In recent weeks there has been a deal of press and public indignation over ground rents that can double or more overnight. It is an issue that may be harbouring an avalanche of negligence claims against solicitors, according to Joshua Munro, a barrister at Hailsham Chambers.
He writes: “Purchasers of long-leasehold interests in property may regard themselves as the ‘owners’ of the property. However, many thousands have discovered that they are subject to covenants in favour of freeholders.
“When the true position is found out as to increasing ground rent liabilities, it is very likely that the long-leasehold owners will want to make claims. The problems are often remediable, via leasehold enfranchaisement and acquisition of a share of freehold, or an extension of the long lease’s term with reduction of ground rent to a peppercorn.
However, the remedies come at a cost of professional fees, the monies payable to the freeholder, and also the time and hassle of going through the necessary legal processes, and if appropriate garnering the support of sufficient numbers of fellow long-leaseholders.”
The conveyancing solicitor may be the ‘first in the firing line for claims’. Mr Munro quotes the handbook of the Council of Mortgage Lenders, which requires conveyancers to check any specific conditions relating to ground rent in a lease.
He continues: “Conveyancers, also of course, will be liable unless they have given sufficient advice to the purchaser clients and many may not have given any advice on ground rent clauses. The relevant leases also often have other clauses which may be considered unreasonable and in respect of which inadequate advice may have been given, for example fees for remortgaging or making structural changes.
“Furthermore, there are potential claims that are more complex as to the adequacy of advice in respect of leaseholds with short terms that will need to be extended, often at high cost.”
Other professionals may also find themselves caught up in the storm. “Valuers may find themselves in the cross-hairs,” says Munro, “although many will not have been properly instructed as to the tenants’ covenants and therefore will escape liability.”
He councils: “Obtaining careful and considered expert evidence is of course necessary to make a claim for diminution in value. The expert should consider the availability of mortgages for the next purchase of the property and how that affects value.
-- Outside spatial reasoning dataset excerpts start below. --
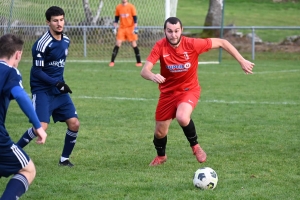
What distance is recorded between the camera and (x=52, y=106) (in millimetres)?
7137

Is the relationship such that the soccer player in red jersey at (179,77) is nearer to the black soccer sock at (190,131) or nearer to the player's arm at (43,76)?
the black soccer sock at (190,131)

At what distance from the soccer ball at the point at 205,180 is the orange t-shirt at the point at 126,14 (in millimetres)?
12782

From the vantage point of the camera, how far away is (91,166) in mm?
7090

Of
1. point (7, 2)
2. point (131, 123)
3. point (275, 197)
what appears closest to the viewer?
point (275, 197)

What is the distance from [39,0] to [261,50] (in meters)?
10.6

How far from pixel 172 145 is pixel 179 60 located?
1615 mm

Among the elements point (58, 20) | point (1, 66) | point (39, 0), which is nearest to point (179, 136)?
point (58, 20)

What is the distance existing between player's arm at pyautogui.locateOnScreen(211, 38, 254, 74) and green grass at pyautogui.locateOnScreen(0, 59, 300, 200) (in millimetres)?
1063

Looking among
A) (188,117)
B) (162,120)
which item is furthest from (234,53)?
(162,120)

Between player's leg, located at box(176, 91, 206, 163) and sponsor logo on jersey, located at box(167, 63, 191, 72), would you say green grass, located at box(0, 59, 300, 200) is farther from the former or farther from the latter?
sponsor logo on jersey, located at box(167, 63, 191, 72)

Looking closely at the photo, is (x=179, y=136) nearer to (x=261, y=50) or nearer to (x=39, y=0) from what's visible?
(x=39, y=0)

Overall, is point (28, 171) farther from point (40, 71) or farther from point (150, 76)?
point (40, 71)

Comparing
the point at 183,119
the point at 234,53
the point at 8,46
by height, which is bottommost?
the point at 183,119

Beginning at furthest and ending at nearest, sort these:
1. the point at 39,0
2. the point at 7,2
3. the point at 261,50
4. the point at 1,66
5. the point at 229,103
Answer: the point at 261,50
the point at 39,0
the point at 7,2
the point at 229,103
the point at 1,66
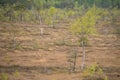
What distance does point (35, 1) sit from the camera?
66625 millimetres

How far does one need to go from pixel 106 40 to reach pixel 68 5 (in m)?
44.6

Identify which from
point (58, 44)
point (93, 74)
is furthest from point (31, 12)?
point (93, 74)

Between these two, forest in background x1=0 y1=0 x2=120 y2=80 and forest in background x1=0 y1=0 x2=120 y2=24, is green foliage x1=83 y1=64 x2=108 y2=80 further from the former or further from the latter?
forest in background x1=0 y1=0 x2=120 y2=24

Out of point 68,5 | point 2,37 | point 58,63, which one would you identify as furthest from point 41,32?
point 68,5

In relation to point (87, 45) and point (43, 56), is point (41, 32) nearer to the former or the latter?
point (87, 45)

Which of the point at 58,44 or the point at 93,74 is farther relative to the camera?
the point at 58,44

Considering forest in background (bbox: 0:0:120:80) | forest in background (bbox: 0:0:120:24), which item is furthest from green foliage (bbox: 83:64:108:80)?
forest in background (bbox: 0:0:120:24)

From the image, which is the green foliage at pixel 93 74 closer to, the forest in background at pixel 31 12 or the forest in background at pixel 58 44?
the forest in background at pixel 58 44

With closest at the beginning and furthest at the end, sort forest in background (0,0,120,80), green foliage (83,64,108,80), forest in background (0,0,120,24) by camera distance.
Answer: green foliage (83,64,108,80)
forest in background (0,0,120,80)
forest in background (0,0,120,24)

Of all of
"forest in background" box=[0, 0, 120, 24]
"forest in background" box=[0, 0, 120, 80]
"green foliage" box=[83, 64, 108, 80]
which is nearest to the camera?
"green foliage" box=[83, 64, 108, 80]

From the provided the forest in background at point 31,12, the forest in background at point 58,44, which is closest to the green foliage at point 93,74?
the forest in background at point 58,44

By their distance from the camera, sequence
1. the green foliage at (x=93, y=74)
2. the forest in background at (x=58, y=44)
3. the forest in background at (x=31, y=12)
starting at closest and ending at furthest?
the green foliage at (x=93, y=74), the forest in background at (x=58, y=44), the forest in background at (x=31, y=12)

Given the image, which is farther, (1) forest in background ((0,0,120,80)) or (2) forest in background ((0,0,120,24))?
(2) forest in background ((0,0,120,24))

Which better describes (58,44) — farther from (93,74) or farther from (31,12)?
(31,12)
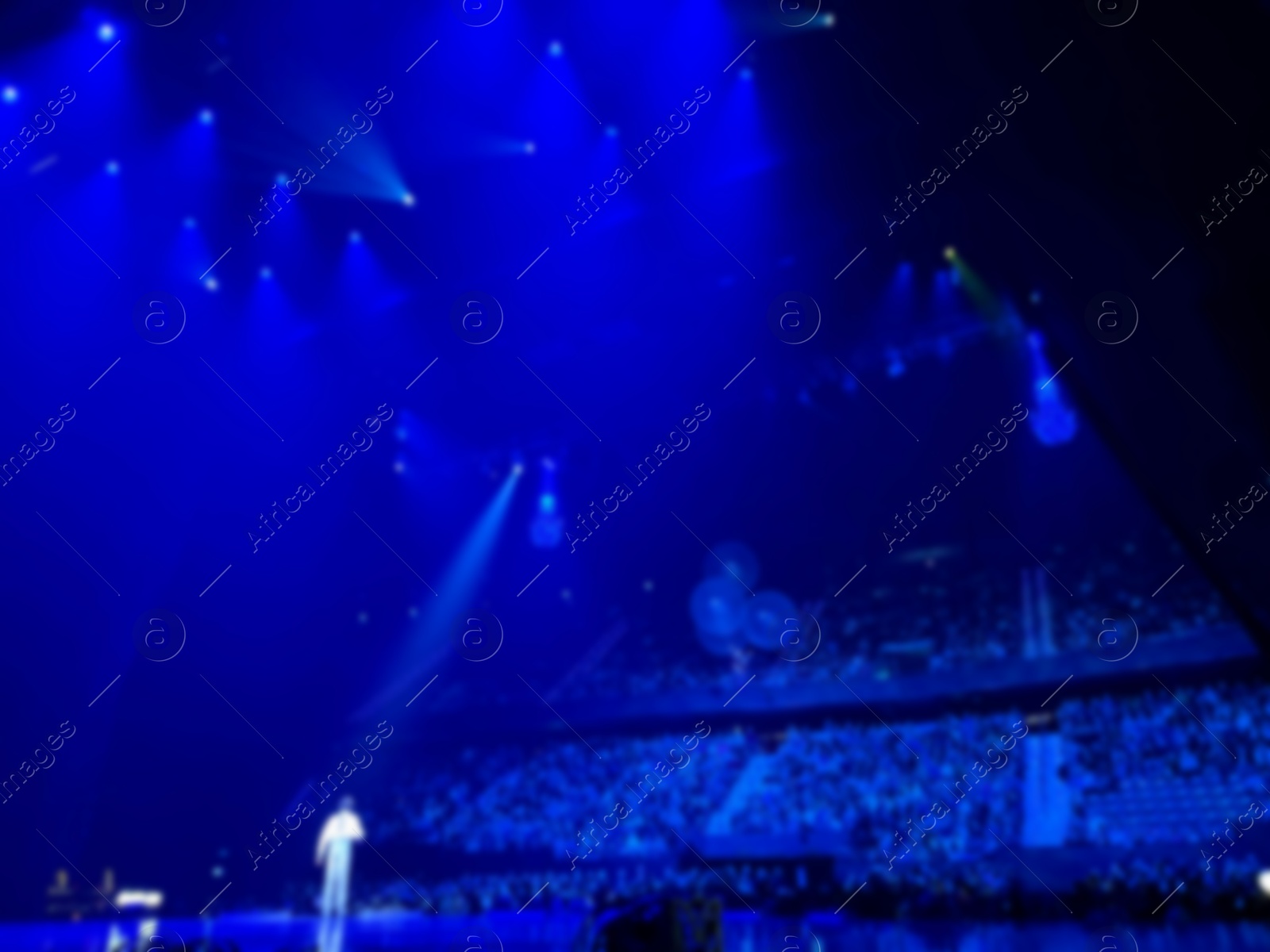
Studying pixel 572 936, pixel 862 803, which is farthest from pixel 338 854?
pixel 862 803

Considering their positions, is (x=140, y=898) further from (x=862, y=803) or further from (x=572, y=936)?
(x=862, y=803)

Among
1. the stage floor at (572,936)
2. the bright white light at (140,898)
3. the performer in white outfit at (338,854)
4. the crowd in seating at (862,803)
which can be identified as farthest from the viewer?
the performer in white outfit at (338,854)

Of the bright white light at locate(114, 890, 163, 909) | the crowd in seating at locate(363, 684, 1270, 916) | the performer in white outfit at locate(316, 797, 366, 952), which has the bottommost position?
the bright white light at locate(114, 890, 163, 909)

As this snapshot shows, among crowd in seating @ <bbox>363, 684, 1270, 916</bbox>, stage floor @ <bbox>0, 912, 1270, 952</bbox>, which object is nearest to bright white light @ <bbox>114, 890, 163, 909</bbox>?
stage floor @ <bbox>0, 912, 1270, 952</bbox>

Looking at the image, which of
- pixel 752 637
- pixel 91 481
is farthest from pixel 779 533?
pixel 91 481

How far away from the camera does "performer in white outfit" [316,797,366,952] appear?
1313 cm

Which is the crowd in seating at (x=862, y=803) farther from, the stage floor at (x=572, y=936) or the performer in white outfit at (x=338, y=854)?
the stage floor at (x=572, y=936)

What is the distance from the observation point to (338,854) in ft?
46.3

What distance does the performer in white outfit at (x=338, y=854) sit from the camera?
1313 cm

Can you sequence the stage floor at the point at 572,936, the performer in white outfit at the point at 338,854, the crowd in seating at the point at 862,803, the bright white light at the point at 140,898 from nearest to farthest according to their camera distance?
1. the stage floor at the point at 572,936
2. the crowd in seating at the point at 862,803
3. the bright white light at the point at 140,898
4. the performer in white outfit at the point at 338,854

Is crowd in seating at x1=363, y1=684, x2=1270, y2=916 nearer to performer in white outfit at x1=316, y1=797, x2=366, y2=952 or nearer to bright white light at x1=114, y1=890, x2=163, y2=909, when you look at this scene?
performer in white outfit at x1=316, y1=797, x2=366, y2=952

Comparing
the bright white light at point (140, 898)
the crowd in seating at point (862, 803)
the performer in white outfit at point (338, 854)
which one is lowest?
the bright white light at point (140, 898)

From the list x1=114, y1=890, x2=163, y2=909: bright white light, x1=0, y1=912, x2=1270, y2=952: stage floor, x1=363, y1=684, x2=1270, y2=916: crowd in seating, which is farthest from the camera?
x1=114, y1=890, x2=163, y2=909: bright white light

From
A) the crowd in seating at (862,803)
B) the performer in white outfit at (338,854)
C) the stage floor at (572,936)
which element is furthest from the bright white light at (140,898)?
the crowd in seating at (862,803)
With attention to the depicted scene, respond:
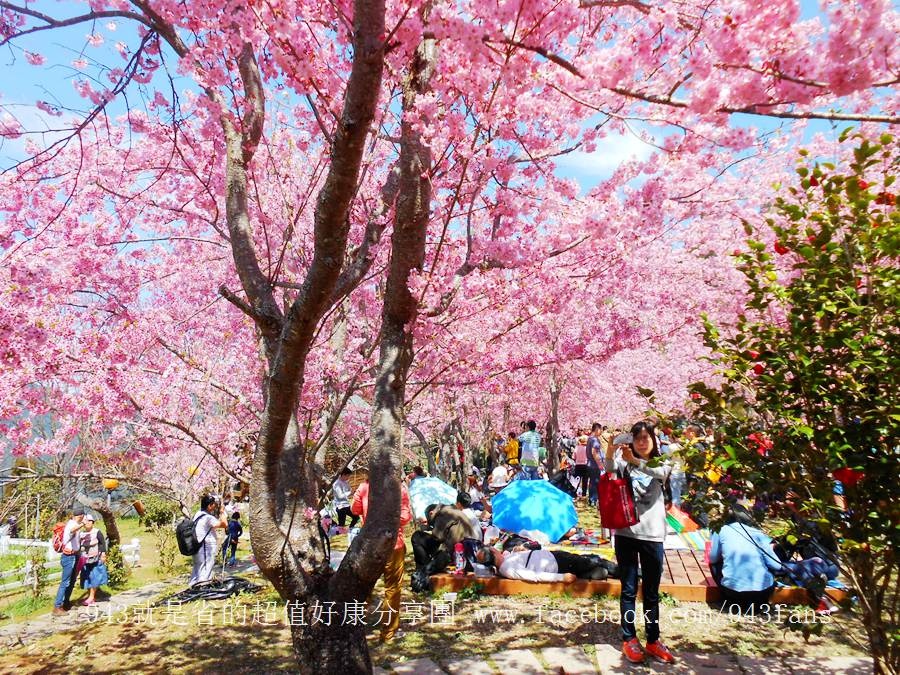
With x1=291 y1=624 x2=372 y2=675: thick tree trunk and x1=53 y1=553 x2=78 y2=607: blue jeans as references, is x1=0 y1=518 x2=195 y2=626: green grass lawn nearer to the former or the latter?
x1=53 y1=553 x2=78 y2=607: blue jeans

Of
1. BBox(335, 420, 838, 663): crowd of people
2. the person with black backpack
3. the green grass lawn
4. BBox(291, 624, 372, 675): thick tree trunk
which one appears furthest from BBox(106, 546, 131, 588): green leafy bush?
BBox(291, 624, 372, 675): thick tree trunk

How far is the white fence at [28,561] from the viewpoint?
9086mm

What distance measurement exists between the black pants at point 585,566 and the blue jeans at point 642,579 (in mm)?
2173

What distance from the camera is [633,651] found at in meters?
3.96

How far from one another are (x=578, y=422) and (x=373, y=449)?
893 inches

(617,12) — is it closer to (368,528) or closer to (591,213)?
(591,213)

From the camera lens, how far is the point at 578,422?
25.0 m

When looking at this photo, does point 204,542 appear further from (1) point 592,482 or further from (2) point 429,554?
(1) point 592,482

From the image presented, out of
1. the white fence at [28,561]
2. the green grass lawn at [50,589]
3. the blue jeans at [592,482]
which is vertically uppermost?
the blue jeans at [592,482]

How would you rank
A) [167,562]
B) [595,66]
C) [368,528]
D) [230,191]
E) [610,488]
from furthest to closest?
[167,562]
[610,488]
[230,191]
[368,528]
[595,66]

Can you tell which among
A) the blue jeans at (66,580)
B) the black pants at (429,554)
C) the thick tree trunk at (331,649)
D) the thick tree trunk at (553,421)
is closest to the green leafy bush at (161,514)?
the blue jeans at (66,580)

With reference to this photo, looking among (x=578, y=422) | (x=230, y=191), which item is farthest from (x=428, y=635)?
(x=578, y=422)

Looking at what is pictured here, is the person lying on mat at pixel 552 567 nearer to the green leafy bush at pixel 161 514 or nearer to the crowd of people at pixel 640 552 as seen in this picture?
the crowd of people at pixel 640 552

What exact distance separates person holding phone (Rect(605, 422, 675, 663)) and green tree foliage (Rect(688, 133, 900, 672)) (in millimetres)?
1134
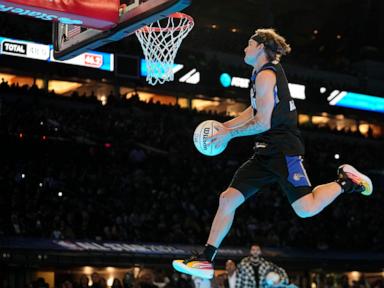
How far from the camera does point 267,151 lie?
7.41m

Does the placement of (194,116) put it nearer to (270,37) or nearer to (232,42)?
(232,42)

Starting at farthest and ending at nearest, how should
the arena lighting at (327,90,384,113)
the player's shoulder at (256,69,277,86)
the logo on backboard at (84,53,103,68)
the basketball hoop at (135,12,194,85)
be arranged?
1. the arena lighting at (327,90,384,113)
2. the logo on backboard at (84,53,103,68)
3. the basketball hoop at (135,12,194,85)
4. the player's shoulder at (256,69,277,86)

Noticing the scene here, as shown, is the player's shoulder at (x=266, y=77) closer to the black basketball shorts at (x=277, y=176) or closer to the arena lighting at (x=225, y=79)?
the black basketball shorts at (x=277, y=176)

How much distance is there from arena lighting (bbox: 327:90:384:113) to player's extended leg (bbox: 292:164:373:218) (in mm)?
27292

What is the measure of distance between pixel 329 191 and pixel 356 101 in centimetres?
2953

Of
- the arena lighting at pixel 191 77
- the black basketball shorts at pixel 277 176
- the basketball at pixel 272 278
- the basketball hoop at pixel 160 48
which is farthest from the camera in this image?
the arena lighting at pixel 191 77

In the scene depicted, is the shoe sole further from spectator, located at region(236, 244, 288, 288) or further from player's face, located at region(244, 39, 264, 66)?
spectator, located at region(236, 244, 288, 288)

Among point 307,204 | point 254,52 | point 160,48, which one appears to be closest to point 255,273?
point 160,48

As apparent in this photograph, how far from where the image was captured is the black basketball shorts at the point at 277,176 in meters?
7.34

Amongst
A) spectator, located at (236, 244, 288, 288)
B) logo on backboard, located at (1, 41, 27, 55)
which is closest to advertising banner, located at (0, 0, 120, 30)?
spectator, located at (236, 244, 288, 288)

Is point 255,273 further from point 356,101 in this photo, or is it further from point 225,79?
point 356,101

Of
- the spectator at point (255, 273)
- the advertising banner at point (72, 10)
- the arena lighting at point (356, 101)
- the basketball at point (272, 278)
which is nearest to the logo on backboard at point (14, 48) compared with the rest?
the arena lighting at point (356, 101)

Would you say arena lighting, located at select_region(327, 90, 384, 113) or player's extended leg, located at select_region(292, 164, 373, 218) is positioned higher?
arena lighting, located at select_region(327, 90, 384, 113)

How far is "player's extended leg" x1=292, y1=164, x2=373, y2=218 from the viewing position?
24.1ft
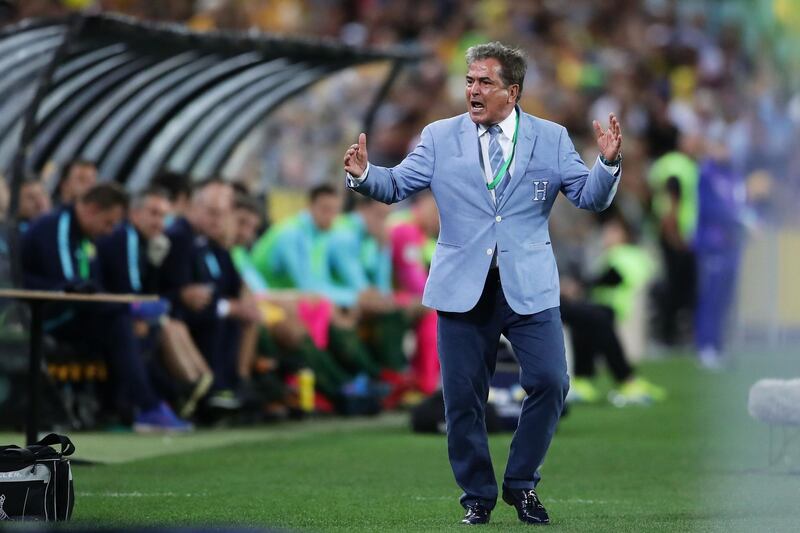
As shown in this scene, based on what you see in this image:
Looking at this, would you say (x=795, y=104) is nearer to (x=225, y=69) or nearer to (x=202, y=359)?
(x=225, y=69)

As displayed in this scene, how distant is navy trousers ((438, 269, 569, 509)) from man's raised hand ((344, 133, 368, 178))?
0.78 m

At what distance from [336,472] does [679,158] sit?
12.7 m

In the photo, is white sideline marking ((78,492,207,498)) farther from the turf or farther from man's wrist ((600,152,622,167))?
man's wrist ((600,152,622,167))

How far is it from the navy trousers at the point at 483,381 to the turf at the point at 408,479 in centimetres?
24

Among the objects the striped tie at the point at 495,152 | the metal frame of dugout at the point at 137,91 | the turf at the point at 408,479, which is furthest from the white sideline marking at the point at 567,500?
the metal frame of dugout at the point at 137,91

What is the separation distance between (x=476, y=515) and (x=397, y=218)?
9.79 meters

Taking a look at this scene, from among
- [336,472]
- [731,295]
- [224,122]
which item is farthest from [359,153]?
[731,295]

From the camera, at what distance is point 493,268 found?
7691mm

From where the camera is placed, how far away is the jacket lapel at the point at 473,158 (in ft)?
25.2

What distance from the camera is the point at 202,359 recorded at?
43.9 feet

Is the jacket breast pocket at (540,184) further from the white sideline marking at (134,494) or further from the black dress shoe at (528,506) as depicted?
the white sideline marking at (134,494)

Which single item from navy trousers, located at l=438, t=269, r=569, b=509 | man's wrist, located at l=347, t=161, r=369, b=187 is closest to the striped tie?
navy trousers, located at l=438, t=269, r=569, b=509

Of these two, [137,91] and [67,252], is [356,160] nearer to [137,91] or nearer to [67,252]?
[67,252]

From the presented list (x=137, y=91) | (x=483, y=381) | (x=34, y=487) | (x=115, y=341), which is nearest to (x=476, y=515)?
(x=483, y=381)
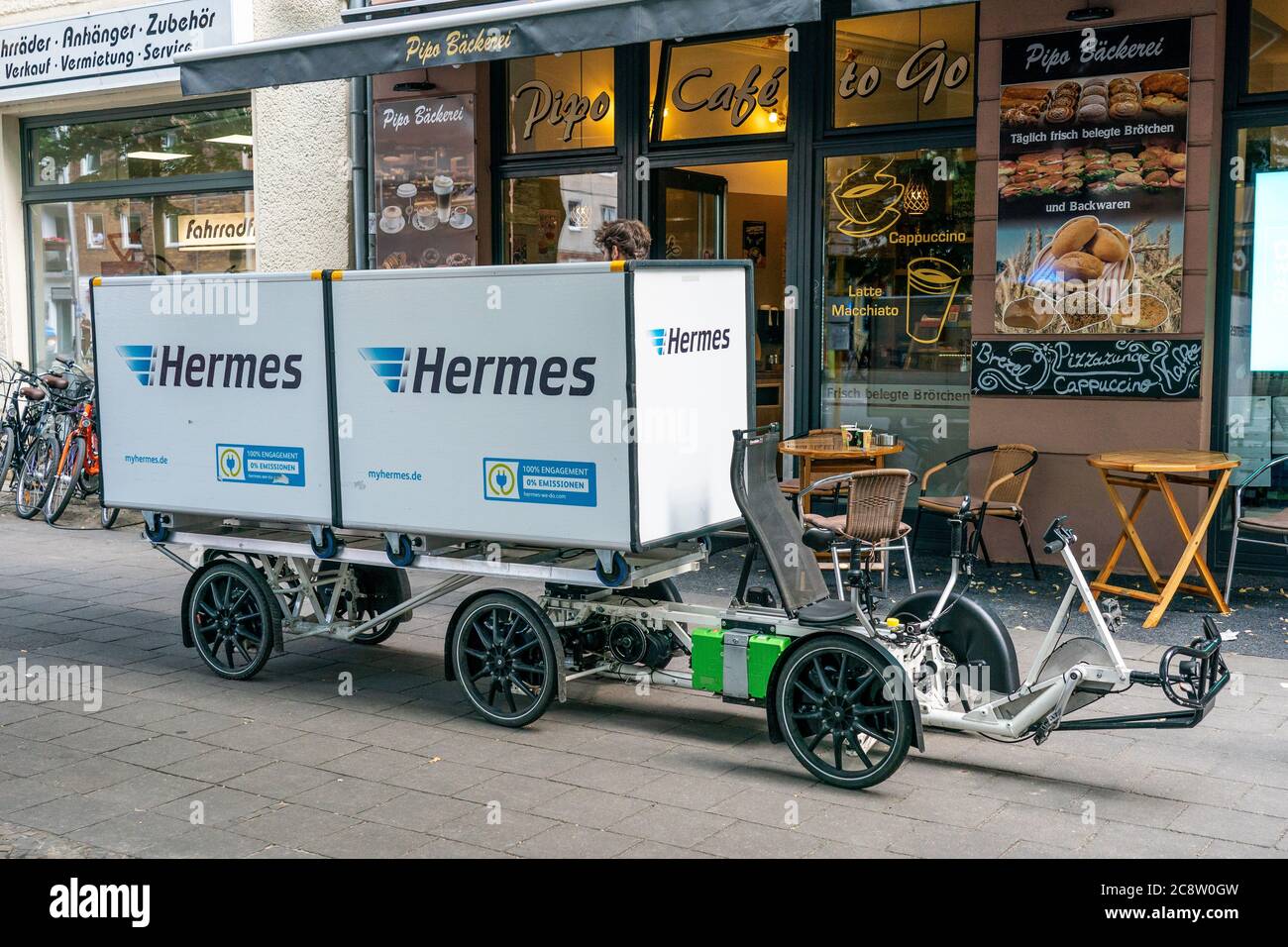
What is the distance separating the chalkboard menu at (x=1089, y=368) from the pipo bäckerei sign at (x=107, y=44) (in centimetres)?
757

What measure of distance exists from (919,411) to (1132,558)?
1.97m

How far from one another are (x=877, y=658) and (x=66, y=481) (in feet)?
31.5

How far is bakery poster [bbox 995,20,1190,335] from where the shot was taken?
866 cm

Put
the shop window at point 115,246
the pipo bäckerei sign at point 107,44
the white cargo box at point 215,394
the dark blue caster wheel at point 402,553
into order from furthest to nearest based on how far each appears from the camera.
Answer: the shop window at point 115,246 < the pipo bäckerei sign at point 107,44 < the white cargo box at point 215,394 < the dark blue caster wheel at point 402,553

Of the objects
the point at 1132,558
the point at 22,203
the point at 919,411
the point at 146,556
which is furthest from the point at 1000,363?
the point at 22,203

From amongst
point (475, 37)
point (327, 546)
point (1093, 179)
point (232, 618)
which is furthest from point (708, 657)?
point (475, 37)

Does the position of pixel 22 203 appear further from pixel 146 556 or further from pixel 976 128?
pixel 976 128

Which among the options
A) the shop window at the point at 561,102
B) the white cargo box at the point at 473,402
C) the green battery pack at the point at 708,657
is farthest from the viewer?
the shop window at the point at 561,102

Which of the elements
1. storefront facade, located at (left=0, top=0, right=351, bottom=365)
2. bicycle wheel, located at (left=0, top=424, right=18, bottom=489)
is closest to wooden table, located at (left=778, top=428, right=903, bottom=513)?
storefront facade, located at (left=0, top=0, right=351, bottom=365)

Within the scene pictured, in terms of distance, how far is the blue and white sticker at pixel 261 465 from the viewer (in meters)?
6.58

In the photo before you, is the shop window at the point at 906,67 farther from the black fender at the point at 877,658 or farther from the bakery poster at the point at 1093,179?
the black fender at the point at 877,658

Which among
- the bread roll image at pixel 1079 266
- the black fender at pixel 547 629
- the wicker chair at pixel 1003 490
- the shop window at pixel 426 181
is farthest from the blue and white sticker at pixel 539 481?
the shop window at pixel 426 181

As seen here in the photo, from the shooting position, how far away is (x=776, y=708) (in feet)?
17.7

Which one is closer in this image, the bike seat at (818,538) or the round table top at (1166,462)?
the bike seat at (818,538)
If leasehold enfranchaisement is available it may well be more straightforward to claim the cost of cure and consequential losses.”
He offers a lifeline to conveyancers in the form of limitation, adding: “Claimants in many cases will struggle to make out s14A Limitation Act 1980 arguments, deliberate concealment, or other attempts to extend the six-year period.”
His conclusion is gloomy, however: “Historically, residential conveyancing has generated the largest number of claims on solicitors’ professional indemnity policies. That number is likely to swell as claims arising from leasehold issues come to light.”